Port Metro Vancouver’s next stop: up the Fraser River


Friday, November 20th, 2009

Fiona Anderson
Sun

The next route for expansion at Port Metro Vancouver is through the Fraser River, the port’s chief operating officer Chris Badger told an audience of mayors and municipal representatives at the Vancouver Board of Trade’s Metro forum on Thursday.

“Most people don’t realize this, but the Fraser River is as important to the economic well-being of Canada as the St. Lawrence Seaway,” Badger said.

In 2008, the St. Lawrence Seaway, which runs from the Atlantic Ocean through the St. Lawrence River to Montreal and into the Great Lakes, moved about 40 million tonnes of cargo. The Fraser River moved 30 million tonnes, Badger said. But the economic benefit of the tonnage moved through the Fraser River was in fact greater than its eastern counterpart, he said.

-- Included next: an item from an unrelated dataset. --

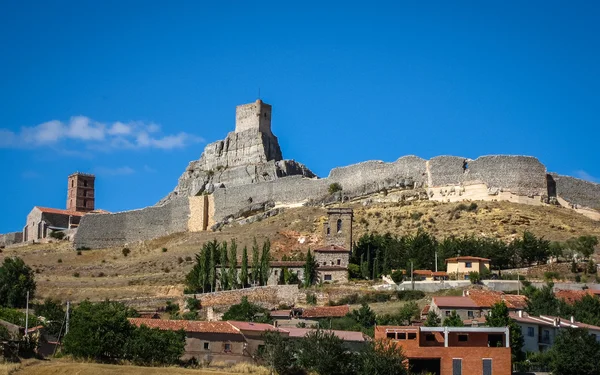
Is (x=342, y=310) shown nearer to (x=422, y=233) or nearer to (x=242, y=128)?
(x=422, y=233)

So the next stage of funding the port will be looking for will be to upgrade facilities along the Fraser, including replacing the 100-year-old New Westminster railway bridge.

“The bridge is at or near, or some people say beyond, sustainable capacity,” Badger said.

The goal is to have ships move goods further inland before transferring their cargo to trucks for the rest of the trip, reducing traffic congestion.

“We believe there is great potential for the Fraser River to become a more usable green highway,” Badger said. “Right now, economically it’s not there, and it will not replace trucks but we think there is opportunity for the future.”

While the opportunities aren’t there yet, “they certainly will be in the next 10 to 15 years,” he said.